The building was an impressive piece of architecture and an art form itself, with 4 levels and a sculpture garden. We started at the top two levels which housed the modern art from 1870-present. Surprisingly, there were no barriers around the paintings and you were allowed to take photos although there were several security guards in each room. They had a big collection of Picasso from throughout his career, Rosseau, Mondrian, Monet and a couple by Van Gogh. They were arranged in chronological order which was great to see, especially having studied art in high school. Rather surreal seeing the priceless originals of all these paintings I have seen in textbooks, and even more so standing close enough to see the individual brush strokes and layers of oil paint.

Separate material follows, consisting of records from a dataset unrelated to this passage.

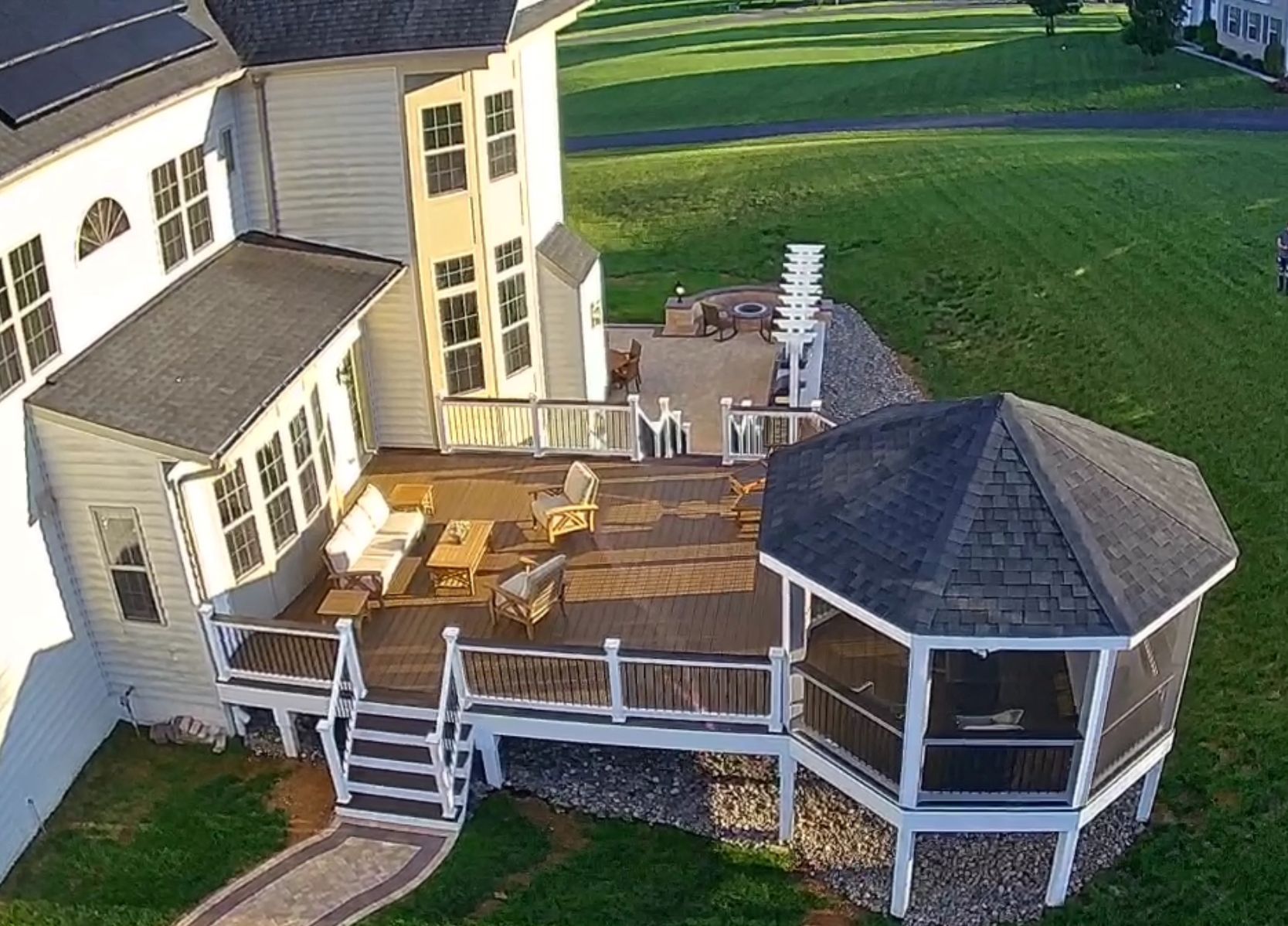 Aerial view of a home with a deck and gazebo. Deck has seating. Gazebo has screen walls. Green lawn surrounds the structures.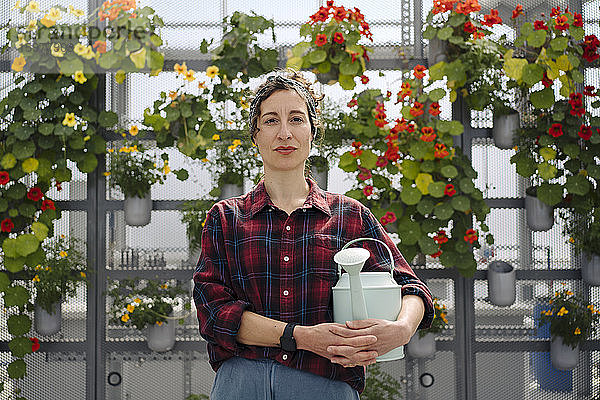 Porträt einer Frau mit Gießkanne vor Blumen in einer Gärtnerei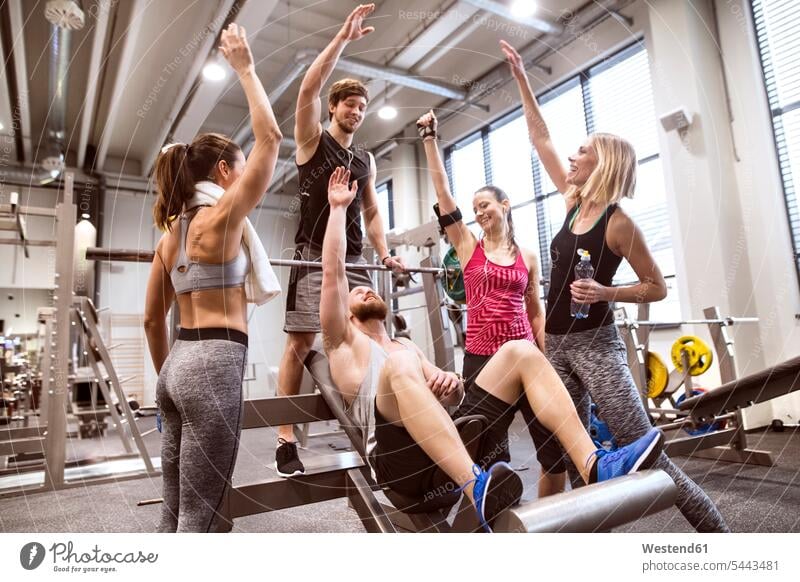 Happy, healthy group of people with arms in the air at a gym Stock Photo -  Alamy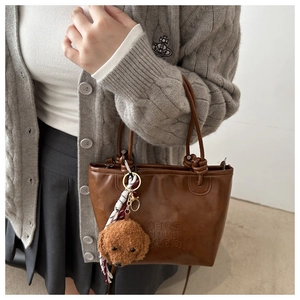 Close-up of brown retro handbag featuring letter embossing and a cute teddy bear pendant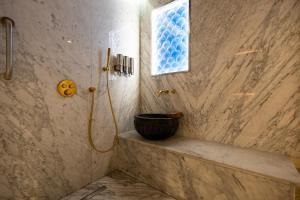 a bathroom with a shower with a bowl on the ledge at Kate Hotel Special Class & SPA in Istanbul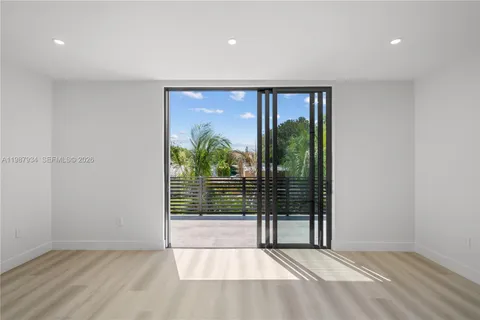 a bathroom with a shower sink and toilet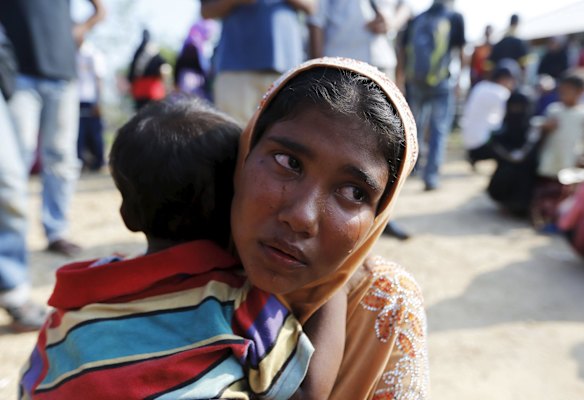 A Rohingya migrant who arrived by boat, holds his child at the port of Julok village in Kuta Binje, Indonesia's Aceh Province, May 20, 2015. Hundreds of Rohingya and Bangladeshi migrants landed in Indonesia's northwestern Aceh province early on Wednesday, an Indonesian search and rescue official said. 

      
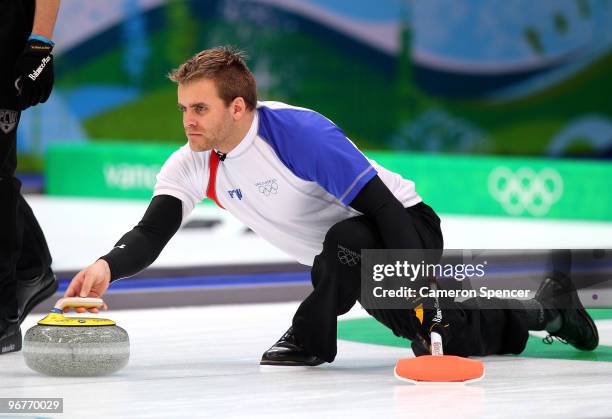 Tony Angiboust of France releases the stone during the men's curling round robin game bewteen China and France on day 5 of the Vancouver 2010 Winter...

There was a whole room dedicated to three of Claude Monet's paintings taking up whole walls, I didn't realise they were quite that large. Or quite that beautiful.
My favourite was the Pop Art section, featuring this painting which was 86 feet long and wrapped around the 4 walls of it's own little room. It was a response to taxpayer dollars funding the development of the F-11 for the Vietnam war.


They also had two paintings by Andy Warhol, again surreal seeing them in real life and close up.
On the lower floor was an exhibition called 'Sweet Violence' by a Croatian artist, Sanja Ivekovic. It contained video and still photographs describing the stories of Croatian women, their oppression and the violence and rape they experienced. Slightly unnerving, and good to see in the public sphere. The final piece was a giant statue of Nike, surrounded by newspaper clippings and scrunched up pieces of red paper. 
There were also some modern sculptures, which were very strange. For example, one was a whole wall of striped canvas fabric the artist had gathered from beachside cafe awnings, with barely any modification. There were a lot of very artsy people wandering around but I wonder how many of them actually understood this:


I had an apple crumble-like snack in the cafe and then walked back to the hotel on weary legs. We went back to Times Square, slightly more bearable and photogenic when it wasn't pouring with rain. Dinner was a horrible greasy Italian fast-food place, where I ordered a vege pizza that looked nice but really wasn't. After that Dad and I went home, via a liquor store. The range of spirits here is huge, even at a tiny local store, and the prices are much cheaper than home. I decided on a cake flavored vodka, I wanted more but sadly can't afford any extra weight in my suitcases which are both full. We took a taxi to my aunt's place on the Upper West Side where I will be staying since my family leave tomorrow. Slight relief at the thought of doing my own thing and running on my own time, not a strict schedule.